## WHAT YOU ARE ASKED TO DO
Reproduce every one of the entries below word for word, omitting the pictures from your answer.

## MATERIAL PROVIDED
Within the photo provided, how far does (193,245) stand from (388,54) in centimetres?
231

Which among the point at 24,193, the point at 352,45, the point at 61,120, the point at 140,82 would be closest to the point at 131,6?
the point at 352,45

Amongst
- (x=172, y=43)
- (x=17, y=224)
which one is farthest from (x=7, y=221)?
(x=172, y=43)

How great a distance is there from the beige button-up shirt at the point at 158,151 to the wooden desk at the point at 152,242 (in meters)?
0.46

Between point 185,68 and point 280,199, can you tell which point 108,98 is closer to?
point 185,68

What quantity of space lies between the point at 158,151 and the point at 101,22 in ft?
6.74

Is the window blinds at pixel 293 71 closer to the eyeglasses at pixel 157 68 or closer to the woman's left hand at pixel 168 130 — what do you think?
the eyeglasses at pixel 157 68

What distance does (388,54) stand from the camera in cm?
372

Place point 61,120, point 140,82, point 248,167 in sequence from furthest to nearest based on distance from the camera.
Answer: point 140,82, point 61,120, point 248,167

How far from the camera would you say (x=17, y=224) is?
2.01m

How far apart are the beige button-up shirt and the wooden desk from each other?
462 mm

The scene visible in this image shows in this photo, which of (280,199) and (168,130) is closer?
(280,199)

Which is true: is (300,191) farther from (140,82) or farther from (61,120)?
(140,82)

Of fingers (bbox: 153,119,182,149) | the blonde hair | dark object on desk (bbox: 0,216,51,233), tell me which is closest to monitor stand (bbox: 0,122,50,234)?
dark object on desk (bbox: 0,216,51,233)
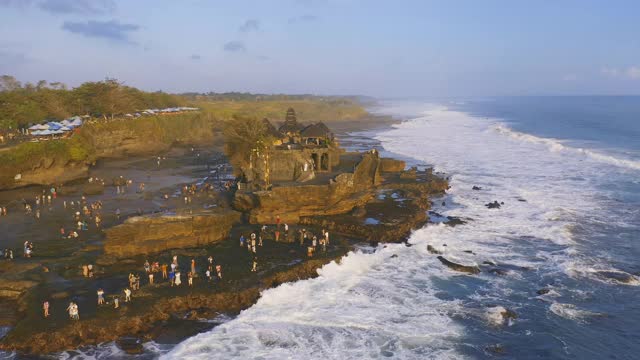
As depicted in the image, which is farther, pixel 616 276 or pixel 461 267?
pixel 461 267

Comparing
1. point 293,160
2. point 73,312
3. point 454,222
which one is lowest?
point 454,222

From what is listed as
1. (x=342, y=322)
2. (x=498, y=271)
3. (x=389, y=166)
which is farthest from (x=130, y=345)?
(x=389, y=166)

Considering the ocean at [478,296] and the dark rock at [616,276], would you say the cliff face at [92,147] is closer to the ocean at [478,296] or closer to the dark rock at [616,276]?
the ocean at [478,296]

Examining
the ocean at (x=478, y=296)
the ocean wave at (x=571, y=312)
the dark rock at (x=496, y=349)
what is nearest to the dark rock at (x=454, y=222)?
the ocean at (x=478, y=296)

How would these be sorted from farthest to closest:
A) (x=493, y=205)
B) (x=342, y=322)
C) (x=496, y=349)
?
(x=493, y=205), (x=342, y=322), (x=496, y=349)

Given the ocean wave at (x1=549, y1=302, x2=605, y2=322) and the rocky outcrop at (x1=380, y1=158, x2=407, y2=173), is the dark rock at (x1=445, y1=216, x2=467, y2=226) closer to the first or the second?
the ocean wave at (x1=549, y1=302, x2=605, y2=322)

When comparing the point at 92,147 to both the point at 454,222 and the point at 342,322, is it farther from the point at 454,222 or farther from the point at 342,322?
the point at 342,322
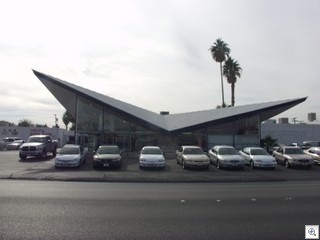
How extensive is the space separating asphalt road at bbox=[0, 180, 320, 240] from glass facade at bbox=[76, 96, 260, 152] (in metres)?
22.0

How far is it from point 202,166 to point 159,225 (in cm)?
1655

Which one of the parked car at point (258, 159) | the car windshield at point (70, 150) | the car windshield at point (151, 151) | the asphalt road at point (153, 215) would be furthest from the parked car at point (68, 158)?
the parked car at point (258, 159)

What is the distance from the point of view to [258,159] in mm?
24891

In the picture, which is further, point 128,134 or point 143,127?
point 143,127

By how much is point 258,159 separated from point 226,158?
7.90ft

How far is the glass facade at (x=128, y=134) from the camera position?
34.5m

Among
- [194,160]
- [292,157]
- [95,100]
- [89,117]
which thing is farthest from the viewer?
[89,117]

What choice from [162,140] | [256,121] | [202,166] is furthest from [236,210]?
[256,121]

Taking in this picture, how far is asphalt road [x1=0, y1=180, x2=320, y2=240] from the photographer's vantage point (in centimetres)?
687

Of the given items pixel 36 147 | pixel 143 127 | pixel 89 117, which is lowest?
pixel 36 147

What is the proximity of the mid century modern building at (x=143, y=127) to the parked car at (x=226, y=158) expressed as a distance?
29.7ft

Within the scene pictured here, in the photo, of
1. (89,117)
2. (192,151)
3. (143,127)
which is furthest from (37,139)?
(192,151)

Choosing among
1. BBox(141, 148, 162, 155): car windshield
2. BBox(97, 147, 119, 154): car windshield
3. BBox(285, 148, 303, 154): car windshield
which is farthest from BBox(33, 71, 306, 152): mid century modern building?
BBox(97, 147, 119, 154): car windshield

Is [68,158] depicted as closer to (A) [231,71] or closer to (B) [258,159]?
(B) [258,159]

## REPLY TO THE TASK
Within the photo provided, how far does (193,245) stand from (388,54) in centimetres?
231

Which among the point at 24,193, the point at 352,45, the point at 61,120, the point at 140,82 would be closest to the point at 131,6?
the point at 352,45

Amongst
- (x=172, y=43)
- (x=17, y=224)
which one is farthest from (x=7, y=221)?
(x=172, y=43)

How great a distance is there from the beige button-up shirt at the point at 158,151 to the wooden desk at the point at 152,242 (in meters)?
0.46

Between point 185,68 and point 280,199, can you tell which point 108,98 is closer to?
point 185,68

What quantity of space lies between the point at 158,151 and the point at 101,22 in ft?
6.74

Is the window blinds at pixel 293 71 closer to the eyeglasses at pixel 157 68 or closer to the woman's left hand at pixel 168 130 — what do you think?
the eyeglasses at pixel 157 68

What distance does (388,54) stand from the camera in cm?
372

Place point 61,120, point 140,82, point 248,167 in sequence from furthest to nearest based on distance from the camera.
Answer: point 140,82, point 61,120, point 248,167

How far from the camera would you say (x=17, y=224) is?
2.01m

How far apart are the beige button-up shirt and the wooden desk from each other?
462 mm

The scene visible in this image shows in this photo, which of (280,199) and (168,130) is closer?
(280,199)

Which is true: is (300,191) farther from (140,82) or farther from (61,120)?
(140,82)

Of fingers (bbox: 153,119,182,149) | the blonde hair | dark object on desk (bbox: 0,216,51,233), tell me which is closest to monitor stand (bbox: 0,122,50,234)?
dark object on desk (bbox: 0,216,51,233)
As depicted in the image, which is farther, pixel 616 276 or pixel 461 267?
pixel 461 267

Comparing
1. point 293,160
2. point 73,312
3. point 454,222
which one is lowest?
point 454,222

From what is listed as
1. (x=342, y=322)
2. (x=498, y=271)
3. (x=389, y=166)
which is farthest from (x=130, y=345)?
(x=389, y=166)

Considering the ocean at [478,296] and the dark rock at [616,276], would you say the cliff face at [92,147] is closer to the ocean at [478,296] or closer to the dark rock at [616,276]?
the ocean at [478,296]

Examining
the ocean at (x=478, y=296)
the ocean wave at (x=571, y=312)
the dark rock at (x=496, y=349)
what is nearest to the dark rock at (x=454, y=222)?
the ocean at (x=478, y=296)

How would these be sorted from farthest to closest:
A) (x=493, y=205)
B) (x=342, y=322)
C) (x=496, y=349)
?
(x=493, y=205), (x=342, y=322), (x=496, y=349)

Given the ocean wave at (x1=549, y1=302, x2=605, y2=322) and the rocky outcrop at (x1=380, y1=158, x2=407, y2=173), is the dark rock at (x1=445, y1=216, x2=467, y2=226) closer to the first or the second?
the ocean wave at (x1=549, y1=302, x2=605, y2=322)

When comparing the point at 92,147 to both the point at 454,222 and the point at 342,322, is it farther from the point at 454,222 or farther from the point at 342,322?
the point at 342,322
How extensive is the space separating asphalt road at bbox=[0, 180, 320, 240] from glass facade at bbox=[76, 96, 260, 152] (in metres)?
22.0

How far is it from point 202,166 to point 159,225 (in cm)?
1655

Which one of the parked car at point (258, 159) | the car windshield at point (70, 150) | the car windshield at point (151, 151) | the asphalt road at point (153, 215) would be furthest from the parked car at point (68, 158)?
the parked car at point (258, 159)

What is the distance from the point of view to [258,159] in mm?
24891

In the picture, which is further, point 128,134 or point 143,127?
point 143,127

By how much is point 258,159 separated from point 226,158?
7.90ft

How far is the glass facade at (x=128, y=134) from the camera position?
34.5m

Among
- [194,160]
- [292,157]
- [95,100]
- [89,117]
which thing is farthest from the viewer?
[89,117]

What choice from [162,140] | [256,121] | [202,166] is furthest from [236,210]?
[256,121]

Taking in this picture, how far is asphalt road [x1=0, y1=180, x2=320, y2=240] from the photographer's vantage point (in centimetres)?
687

Of the given items pixel 36 147 | pixel 143 127 | pixel 89 117, which is lowest?
pixel 36 147

What is the proximity of the mid century modern building at (x=143, y=127) to the parked car at (x=226, y=158) expressed as a distance?
29.7ft

Within the scene pictured here, in the photo, of
1. (89,117)
2. (192,151)
3. (143,127)
which is furthest from (37,139)?
(192,151)

Choosing among
1. BBox(141, 148, 162, 155): car windshield
2. BBox(97, 147, 119, 154): car windshield
3. BBox(285, 148, 303, 154): car windshield
which is farthest from BBox(33, 71, 306, 152): mid century modern building?
BBox(97, 147, 119, 154): car windshield

Is [68,158] depicted as closer to (A) [231,71] or closer to (B) [258,159]?
(B) [258,159]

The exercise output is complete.